Collected data entries:
|---|

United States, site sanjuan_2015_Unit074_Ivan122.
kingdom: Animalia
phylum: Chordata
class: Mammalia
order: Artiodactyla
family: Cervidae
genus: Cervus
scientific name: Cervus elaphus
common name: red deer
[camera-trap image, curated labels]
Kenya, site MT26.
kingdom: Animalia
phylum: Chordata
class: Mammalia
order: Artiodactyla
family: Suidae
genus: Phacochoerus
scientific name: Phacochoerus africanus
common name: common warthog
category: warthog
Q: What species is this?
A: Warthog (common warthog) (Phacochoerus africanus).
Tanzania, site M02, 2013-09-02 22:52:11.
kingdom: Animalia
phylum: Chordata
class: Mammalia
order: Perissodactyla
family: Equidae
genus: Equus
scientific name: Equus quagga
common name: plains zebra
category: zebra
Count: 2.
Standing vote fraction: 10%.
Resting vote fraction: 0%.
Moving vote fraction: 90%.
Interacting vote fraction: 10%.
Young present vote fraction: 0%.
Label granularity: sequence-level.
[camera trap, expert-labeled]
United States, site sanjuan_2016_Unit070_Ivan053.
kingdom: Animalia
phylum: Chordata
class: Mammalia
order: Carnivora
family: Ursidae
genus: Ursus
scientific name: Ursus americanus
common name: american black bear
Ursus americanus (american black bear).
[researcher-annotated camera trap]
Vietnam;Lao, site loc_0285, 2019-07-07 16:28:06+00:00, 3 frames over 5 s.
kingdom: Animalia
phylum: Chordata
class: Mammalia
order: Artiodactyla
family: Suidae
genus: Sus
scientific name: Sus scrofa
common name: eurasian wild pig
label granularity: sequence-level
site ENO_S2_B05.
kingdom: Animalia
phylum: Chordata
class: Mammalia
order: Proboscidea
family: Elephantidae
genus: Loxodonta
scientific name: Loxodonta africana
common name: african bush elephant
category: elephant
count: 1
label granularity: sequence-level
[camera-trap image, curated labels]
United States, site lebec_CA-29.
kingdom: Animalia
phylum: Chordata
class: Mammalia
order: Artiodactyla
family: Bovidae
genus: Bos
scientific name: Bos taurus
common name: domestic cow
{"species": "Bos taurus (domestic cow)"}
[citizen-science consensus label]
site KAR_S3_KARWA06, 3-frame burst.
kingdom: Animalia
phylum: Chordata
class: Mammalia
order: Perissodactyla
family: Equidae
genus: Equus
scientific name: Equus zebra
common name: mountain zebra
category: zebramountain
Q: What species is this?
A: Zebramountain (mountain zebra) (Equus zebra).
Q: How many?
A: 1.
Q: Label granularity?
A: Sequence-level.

|---|

» Task instructions
For the word "site", show every line of the entries that holds it.

» The completed task
United States, site sanjuan_2015_Unit074_Ivan122.
Kenya, site MT26.
Tanzania, site M02, 2013-09-02 22:52:11.
United States, site sanjuan_2016_Unit070_Ivan053.
Vietnam;Lao, site loc_0285, 2019-07-07 16:28:06+00:00, 3 frames over 5 s.
site ENO_S2_B05.
United States, site lebec_CA-29.
site KAR_S3_KARWA06, 3-frame burst.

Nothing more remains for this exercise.